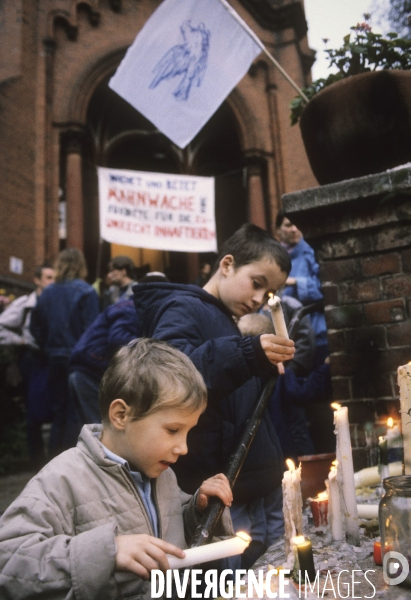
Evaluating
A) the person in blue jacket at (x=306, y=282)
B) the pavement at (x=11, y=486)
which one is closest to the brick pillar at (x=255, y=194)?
the person in blue jacket at (x=306, y=282)

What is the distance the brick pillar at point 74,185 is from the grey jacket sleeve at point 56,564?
8.68 meters

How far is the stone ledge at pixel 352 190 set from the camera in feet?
7.32

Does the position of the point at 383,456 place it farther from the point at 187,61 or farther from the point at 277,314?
the point at 187,61

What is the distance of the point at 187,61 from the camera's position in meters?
3.80

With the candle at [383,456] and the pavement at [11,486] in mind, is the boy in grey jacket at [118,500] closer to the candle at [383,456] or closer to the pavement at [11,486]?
the candle at [383,456]

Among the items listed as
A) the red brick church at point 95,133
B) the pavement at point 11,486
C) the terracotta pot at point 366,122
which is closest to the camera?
the terracotta pot at point 366,122

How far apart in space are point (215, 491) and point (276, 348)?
0.49m

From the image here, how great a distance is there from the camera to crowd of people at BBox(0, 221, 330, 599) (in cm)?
119

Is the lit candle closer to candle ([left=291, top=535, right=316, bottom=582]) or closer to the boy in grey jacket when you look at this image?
candle ([left=291, top=535, right=316, bottom=582])

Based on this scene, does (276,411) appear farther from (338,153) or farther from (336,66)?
(336,66)

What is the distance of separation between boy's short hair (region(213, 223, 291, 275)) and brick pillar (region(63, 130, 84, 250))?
7743 mm

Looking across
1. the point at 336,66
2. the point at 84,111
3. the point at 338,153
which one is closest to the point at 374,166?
the point at 338,153

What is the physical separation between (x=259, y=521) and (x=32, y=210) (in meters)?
8.11

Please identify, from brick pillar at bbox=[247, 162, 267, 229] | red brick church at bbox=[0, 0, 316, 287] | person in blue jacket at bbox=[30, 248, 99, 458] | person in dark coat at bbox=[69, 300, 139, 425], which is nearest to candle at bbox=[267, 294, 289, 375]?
person in dark coat at bbox=[69, 300, 139, 425]
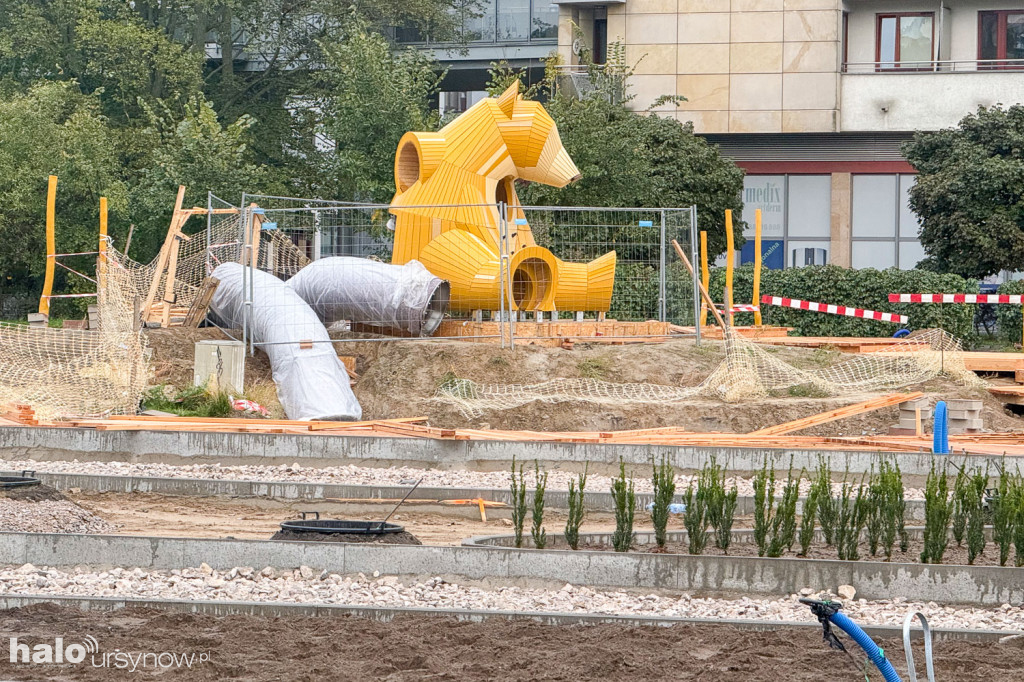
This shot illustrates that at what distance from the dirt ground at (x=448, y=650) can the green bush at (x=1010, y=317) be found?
905 inches

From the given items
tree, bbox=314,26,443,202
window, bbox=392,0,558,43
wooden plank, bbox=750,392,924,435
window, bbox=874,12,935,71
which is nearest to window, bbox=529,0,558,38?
window, bbox=392,0,558,43

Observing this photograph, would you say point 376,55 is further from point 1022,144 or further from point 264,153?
point 1022,144

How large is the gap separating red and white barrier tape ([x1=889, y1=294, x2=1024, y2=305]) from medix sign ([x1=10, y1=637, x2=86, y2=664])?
22.4m

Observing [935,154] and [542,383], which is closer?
[542,383]

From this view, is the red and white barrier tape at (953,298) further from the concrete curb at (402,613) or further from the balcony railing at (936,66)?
the concrete curb at (402,613)

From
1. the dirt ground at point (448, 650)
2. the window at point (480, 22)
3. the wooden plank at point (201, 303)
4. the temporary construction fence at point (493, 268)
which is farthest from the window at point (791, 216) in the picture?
the dirt ground at point (448, 650)

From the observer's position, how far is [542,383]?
19109 mm

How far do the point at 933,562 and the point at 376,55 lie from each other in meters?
26.9

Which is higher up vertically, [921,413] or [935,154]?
[935,154]

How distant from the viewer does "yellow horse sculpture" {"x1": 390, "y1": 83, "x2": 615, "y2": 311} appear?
69.1 feet

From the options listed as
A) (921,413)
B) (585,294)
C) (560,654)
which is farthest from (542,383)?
(560,654)

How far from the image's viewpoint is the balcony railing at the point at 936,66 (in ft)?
135

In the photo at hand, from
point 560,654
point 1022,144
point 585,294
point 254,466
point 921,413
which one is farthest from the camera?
point 1022,144

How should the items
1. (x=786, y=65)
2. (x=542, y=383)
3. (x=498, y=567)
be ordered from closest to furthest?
(x=498, y=567) → (x=542, y=383) → (x=786, y=65)
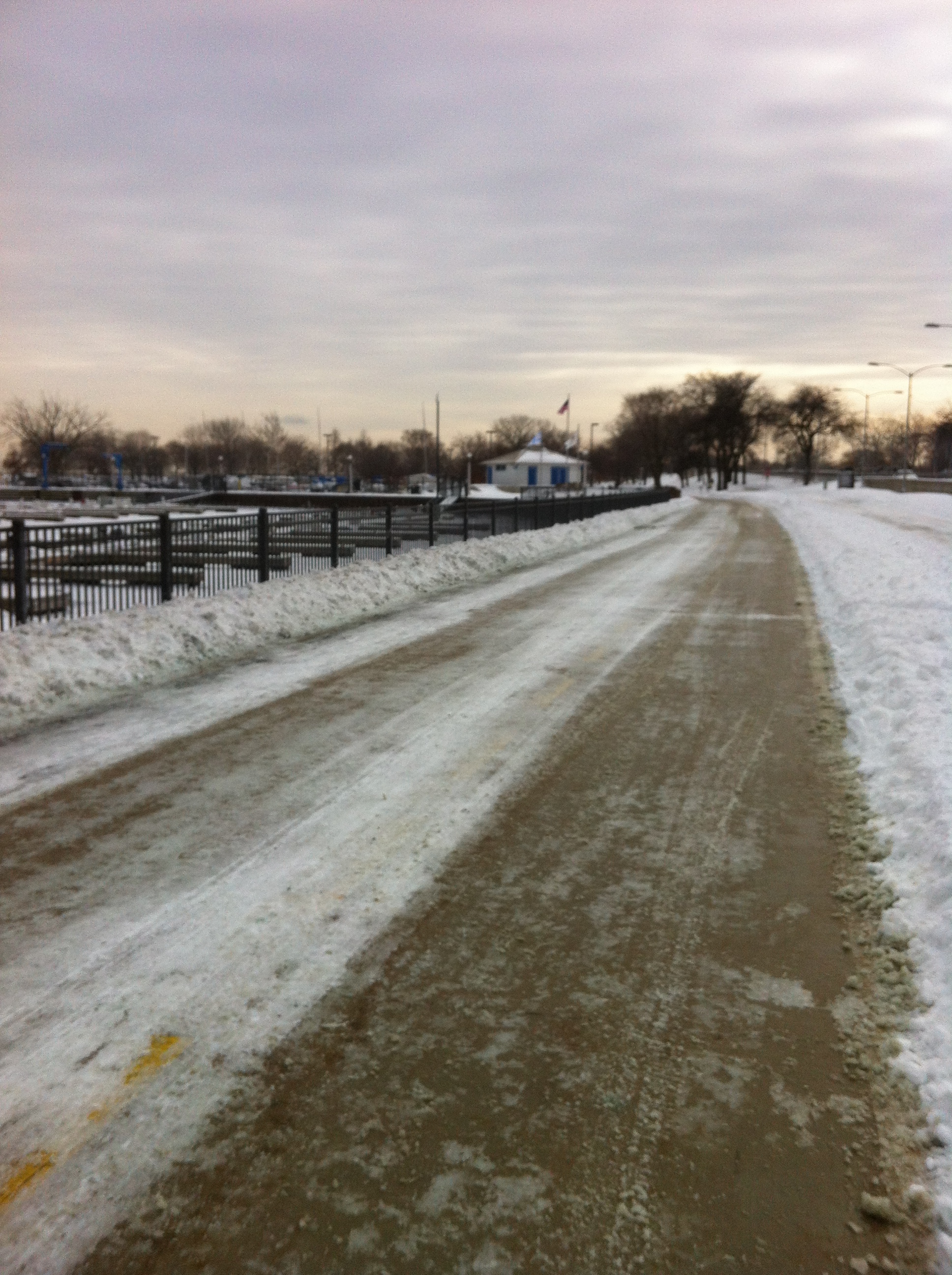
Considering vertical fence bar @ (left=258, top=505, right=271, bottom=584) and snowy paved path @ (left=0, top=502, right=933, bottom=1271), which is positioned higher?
vertical fence bar @ (left=258, top=505, right=271, bottom=584)

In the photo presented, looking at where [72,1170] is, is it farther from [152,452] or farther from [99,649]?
[152,452]

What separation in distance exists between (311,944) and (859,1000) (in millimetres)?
2229

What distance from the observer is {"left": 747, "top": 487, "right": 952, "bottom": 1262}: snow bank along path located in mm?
3291

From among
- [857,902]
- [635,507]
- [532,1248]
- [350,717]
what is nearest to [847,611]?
[350,717]

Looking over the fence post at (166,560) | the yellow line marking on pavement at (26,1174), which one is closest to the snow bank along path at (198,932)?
the yellow line marking on pavement at (26,1174)

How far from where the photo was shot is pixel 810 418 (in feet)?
333

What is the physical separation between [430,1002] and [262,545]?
1141cm

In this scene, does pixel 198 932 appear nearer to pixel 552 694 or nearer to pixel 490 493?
pixel 552 694

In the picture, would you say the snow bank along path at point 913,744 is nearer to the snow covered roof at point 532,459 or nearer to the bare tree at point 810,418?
the bare tree at point 810,418

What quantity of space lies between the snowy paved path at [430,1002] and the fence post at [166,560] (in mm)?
5216

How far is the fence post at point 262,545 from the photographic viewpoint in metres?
14.2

──────────

• **Set exercise**:
Copy every entry above word for word, leaving out the pictures.

• **Complete answer**:
Evaluating
A) the person in blue jacket at (x=306, y=282)
B) the pavement at (x=11, y=486)
which one is closest to the brick pillar at (x=255, y=194)?
the person in blue jacket at (x=306, y=282)

What is the distance the brick pillar at point 74,185 is from the grey jacket sleeve at point 56,564?
8.68 meters

How far is the stone ledge at pixel 352 190 set from the camera in feet?
7.32

Does the position of the point at 383,456 place it farther from the point at 187,61 or farther from the point at 277,314?
the point at 187,61

What is the distance of the point at 187,61 from the camera's position in meters?
3.80

With the candle at [383,456] and the pavement at [11,486] in mind, is the boy in grey jacket at [118,500] closer to the candle at [383,456] or closer to the pavement at [11,486]?
the candle at [383,456]

Among the items listed as
A) the red brick church at point 95,133
B) the pavement at point 11,486
C) the terracotta pot at point 366,122
which is closest to the camera?
the terracotta pot at point 366,122

How far apart in space are point (215, 491) and point (276, 348)?
0.49m

From the image here, how great a distance is there from the camera to crowd of people at BBox(0, 221, 330, 599) (in cm)?
119

Is the lit candle closer to candle ([left=291, top=535, right=316, bottom=582]) or closer to the boy in grey jacket when you look at this image?
candle ([left=291, top=535, right=316, bottom=582])

Based on this scene, does (276,411) appear farther from (338,153) or farther from (336,66)?
(336,66)

What is the distance of separation between boy's short hair (region(213, 223, 291, 275)) and brick pillar (region(63, 130, 84, 250))?
7743 mm

Looking across
1. the point at 336,66
2. the point at 84,111
3. the point at 338,153
which one is closest to the point at 374,166?
the point at 338,153

What is the physical separation between (x=259, y=521) and (x=32, y=210) (in meters)?
8.11

Please identify, from brick pillar at bbox=[247, 162, 267, 229] | red brick church at bbox=[0, 0, 316, 287] | person in blue jacket at bbox=[30, 248, 99, 458] | person in dark coat at bbox=[69, 300, 139, 425], which is nearest to candle at bbox=[267, 294, 289, 375]?
person in dark coat at bbox=[69, 300, 139, 425]
This shot illustrates that at what distance from the dirt ground at (x=448, y=650) can the green bush at (x=1010, y=317) be found?
905 inches

From the given items
tree, bbox=314,26,443,202
window, bbox=392,0,558,43
wooden plank, bbox=750,392,924,435
window, bbox=874,12,935,71
which is nearest to window, bbox=529,0,558,38?
window, bbox=392,0,558,43

Observing this photograph, would you say point 376,55 is further from point 1022,144 or further from point 264,153?
point 1022,144

How large is the gap separating red and white barrier tape ([x1=889, y1=294, x2=1024, y2=305]) from medix sign ([x1=10, y1=637, x2=86, y2=664])?
22.4m

Observing [935,154] and [542,383], which is closer?
[542,383]

From this view, is the red and white barrier tape at (953,298) further from the concrete curb at (402,613) or further from the balcony railing at (936,66)?
the concrete curb at (402,613)

From
1. the dirt ground at point (448, 650)
2. the window at point (480, 22)
3. the wooden plank at point (201, 303)
4. the temporary construction fence at point (493, 268)
which is farthest from the window at point (791, 216) in the picture?
the dirt ground at point (448, 650)

From the observer's position, how far is [542,383]?
19109 mm

How far do the point at 933,562 and the point at 376,55 lie from each other in meters?
26.9

Which is higher up vertically, [921,413] or [935,154]?
[935,154]

How distant from the viewer does "yellow horse sculpture" {"x1": 390, "y1": 83, "x2": 615, "y2": 311} appear?
69.1 feet

From the options listed as
A) (921,413)
B) (585,294)
C) (560,654)
which is farthest from (542,383)?
(560,654)

How far from the image's viewpoint is the balcony railing at the point at 936,66 (in ft)?
135

In the photo at hand, from
point 560,654
point 1022,144
point 585,294
point 254,466
point 921,413
which one is farthest from the camera?
point 1022,144

How should the items
1. (x=786, y=65)
2. (x=542, y=383)
3. (x=498, y=567)
be ordered from closest to furthest?
(x=498, y=567) → (x=542, y=383) → (x=786, y=65)
Considering vertical fence bar @ (left=258, top=505, right=271, bottom=584) and snowy paved path @ (left=0, top=502, right=933, bottom=1271), which is positioned higher?
vertical fence bar @ (left=258, top=505, right=271, bottom=584)

In the photo presented, looking at where [72,1170] is, is it farther from [152,452] or farther from [99,649]?
[152,452]

What separation in distance exists between (311,944) and (859,1000) (in millimetres)?
2229

What distance from the observer is {"left": 747, "top": 487, "right": 952, "bottom": 1262}: snow bank along path located in mm?
3291

From among
- [857,902]
- [635,507]
- [532,1248]
- [350,717]
what is nearest to [847,611]?
[350,717]

Looking over the fence post at (166,560) | the yellow line marking on pavement at (26,1174), which one is closest to the snow bank along path at (198,932)?
the yellow line marking on pavement at (26,1174)

How far from where the photo was shot is pixel 810 418 (in feet)?
333

What is the physical separation between [430,1002] and [262,545]?
1141cm

In this scene, does pixel 198 932 appear nearer to pixel 552 694 or nearer to pixel 490 493?
pixel 552 694

In the picture, would you say the snow bank along path at point 913,744 is nearer to the snow covered roof at point 532,459 or nearer to the bare tree at point 810,418?
the bare tree at point 810,418

What quantity of space lies between the snowy paved path at [430,1002] and the fence post at [166,560] (in mm)?
5216

How far is the fence post at point 262,545 from the photographic viewpoint in metres?
14.2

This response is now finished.